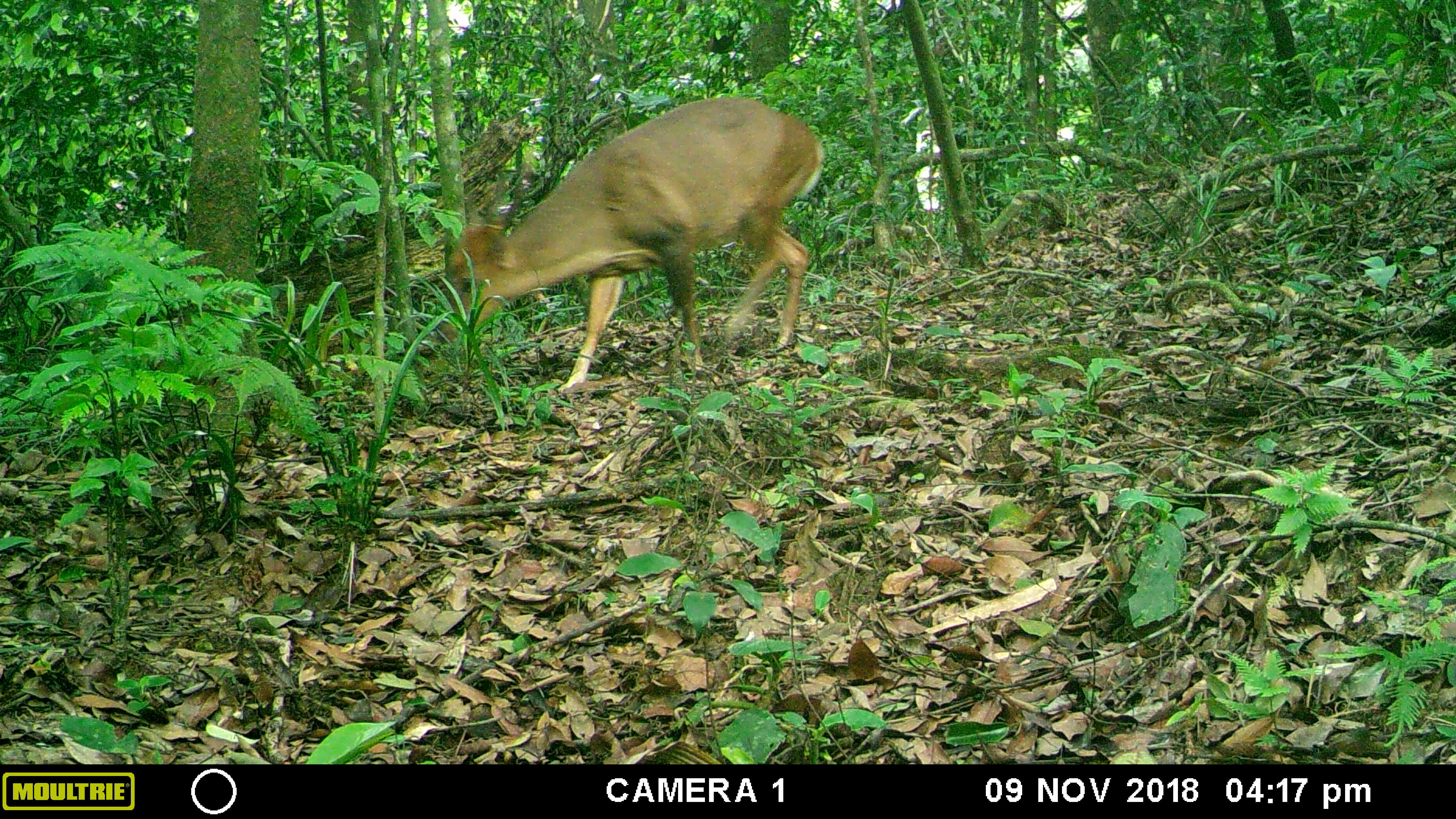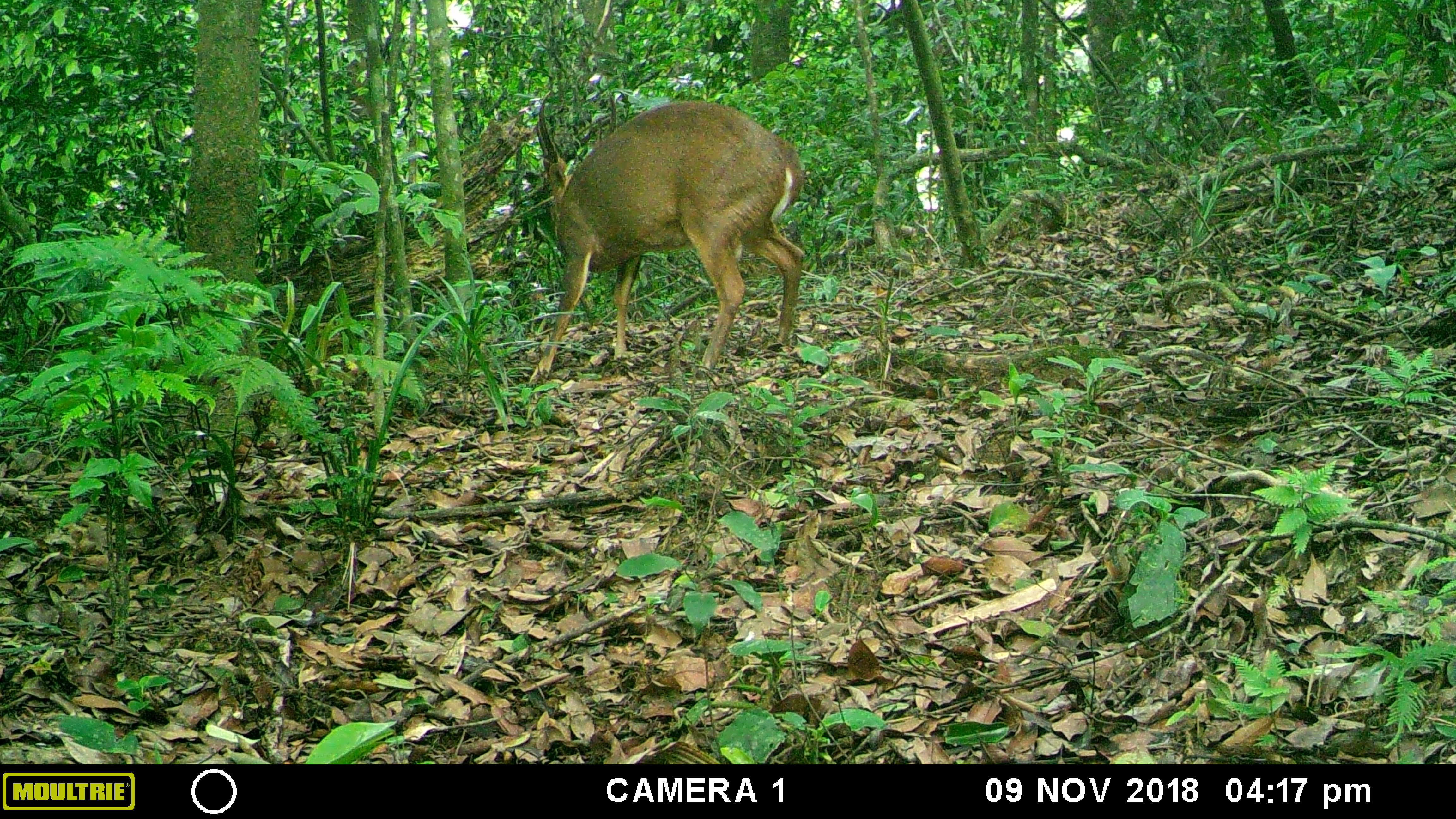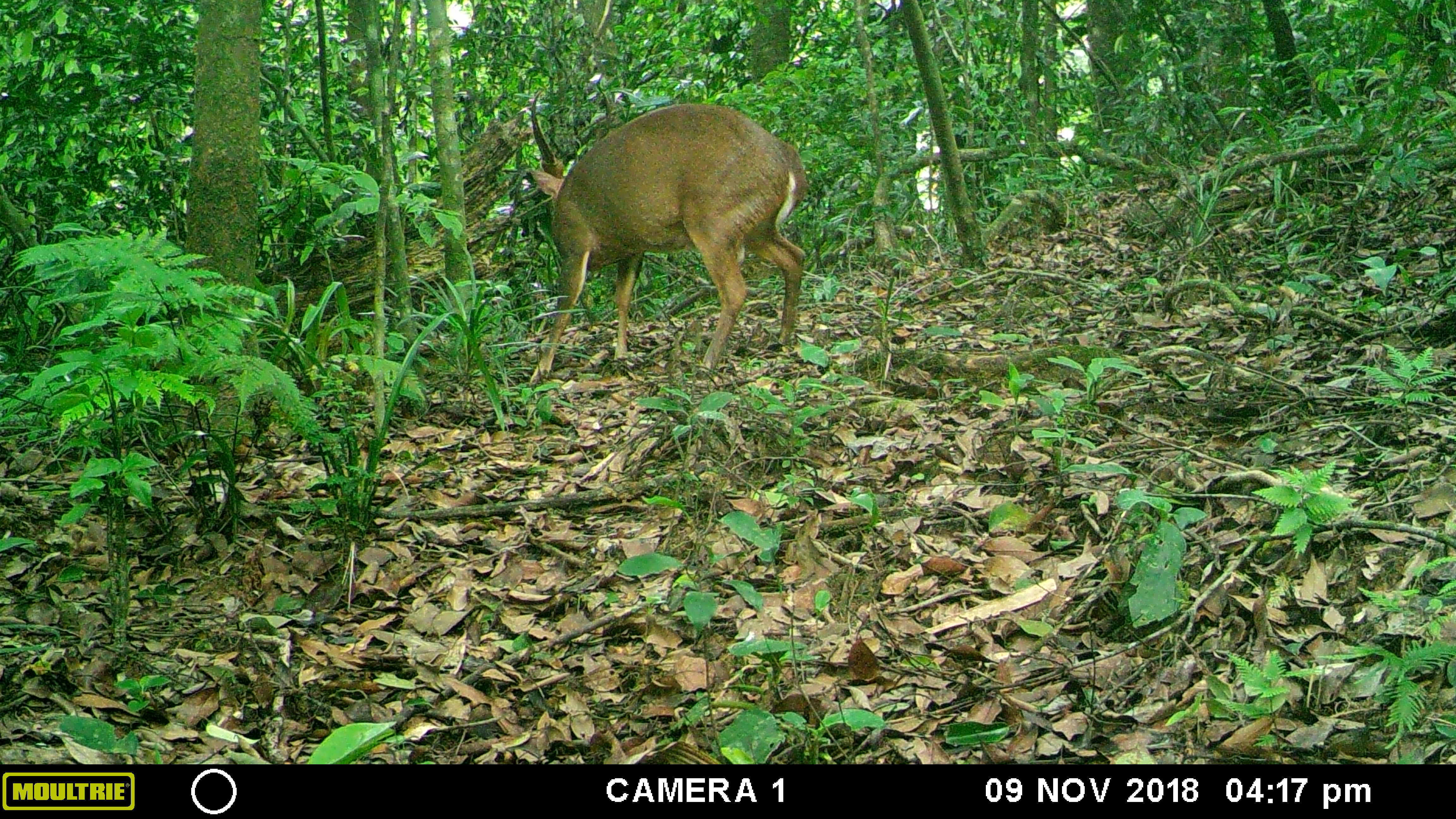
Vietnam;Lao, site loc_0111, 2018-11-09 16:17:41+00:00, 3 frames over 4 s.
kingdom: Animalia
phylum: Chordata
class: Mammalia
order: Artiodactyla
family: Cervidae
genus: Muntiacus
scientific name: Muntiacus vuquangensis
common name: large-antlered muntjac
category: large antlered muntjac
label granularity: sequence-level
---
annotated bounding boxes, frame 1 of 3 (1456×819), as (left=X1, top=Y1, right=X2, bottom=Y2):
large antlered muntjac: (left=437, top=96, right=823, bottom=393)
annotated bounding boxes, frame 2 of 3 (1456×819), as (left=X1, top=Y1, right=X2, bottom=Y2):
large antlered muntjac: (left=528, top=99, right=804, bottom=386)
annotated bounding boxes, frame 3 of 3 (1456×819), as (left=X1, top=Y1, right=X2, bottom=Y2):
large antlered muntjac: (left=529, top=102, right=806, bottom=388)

***

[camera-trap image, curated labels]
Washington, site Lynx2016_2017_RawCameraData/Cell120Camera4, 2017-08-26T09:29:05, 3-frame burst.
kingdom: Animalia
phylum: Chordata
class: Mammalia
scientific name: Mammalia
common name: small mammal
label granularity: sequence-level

***

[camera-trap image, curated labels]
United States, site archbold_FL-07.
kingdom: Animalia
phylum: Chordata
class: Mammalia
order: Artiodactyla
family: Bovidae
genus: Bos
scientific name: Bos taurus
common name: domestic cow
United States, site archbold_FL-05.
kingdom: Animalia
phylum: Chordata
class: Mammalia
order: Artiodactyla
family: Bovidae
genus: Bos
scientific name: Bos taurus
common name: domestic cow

***

State, as a bare number, how many lines of the material include the string "scientific".

● **RESULT BELOW**
4